Nor does he mind when he is pronounced old enough to boil ramen and wash himself and keep the battered apartment clean by a social worker with the stench of hot, bitter, dark October nights clinging to his skin and something like oblivion in his eyes, for they do not leave, even then.
In the morning, there are carefully clipped-out and saved Ichiraku vouchers pinned to the fridge, and bags of dango on the table, and his landlady never dares to say a word even trembling near harshness. He leaves out clumsy, childish drawings, and they are always gone by dawn, to be folded away in dark rooms, just underneath mattresses and pillows.
And on his birthday, when he huddles on his bed, blankets drawn up tight about his shoulders, the window slides open, and there is Ichiraku ramen and blunted kunai and storybooks for gifts. ANBU are unimaginative at presents, but make up for it with trembling sincerity.
He doesn't know any of their names, doesn't learn until years later that that is because they are the ones who will never get out, either through a bitter retreat into a less harsh life, feeling that they have broken a dozen vows, or a lonely death on a cold field.
You never truly leave the ANBU, but the memories fade, the words die, the nightmares are replaced.
These are the shinobi who won't experience this. Sometimes, you sink in too deep, and too fast, and suddenly, the surface is too bright and the darkness at the bottom too familiar.
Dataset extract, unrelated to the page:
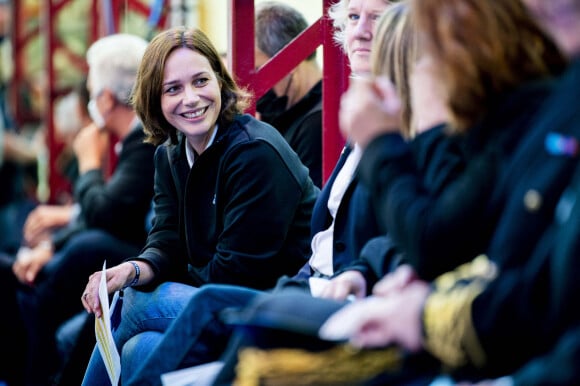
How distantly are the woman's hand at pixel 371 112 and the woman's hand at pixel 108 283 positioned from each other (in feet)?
4.24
They rarely die, for even other ANBU cannot catch their blades, and they are too broken for suicide.
When Naruto joins the ANBU, and collects his sword and mask and armour, the recruiter is briefly startled when she checks the papers, but she nevertheless points him towards his division, thinking little more of it.
It's almost too much like coming home, when trembling hands ruffle his hair and press dango and Ichiraku coupons on him and pull back his mask to see his face, and he smiles.
They are the darkness that cools the fox's fire and numbs his temper, and he is the sunlight.
A/N: This piece was partly about me trying to capture the feel of the Naruto series overall: as something sometimes dark, sad and melancholy, but ultimately, I think optimistic. I see the Naruto series as being about the bad things in life, yet also about trying to overcome them, and I hope that I captured at least a little of that.
And yes, this is kind of AU, but oh well. Given that we see very little of Naruto's life pre-series, and that we don't yet know what happens post-series, I figured that I could sneak this in there. I mean, okay, so we see a young Naruto fending for himself, but I assume that at some point, he must have had caretakers, and who better than the ANBU? I like to think of it being something of a mutual exchange, with caring for a baby-Naruto being a respite from their usual missions (at least, until he reached the toddler stageā¦)
Huh, I don't usually write author's notes, and I didn't particularly intend to here, but never mind. Hope you find my random babbling/ self-justification at least somewhat interesting?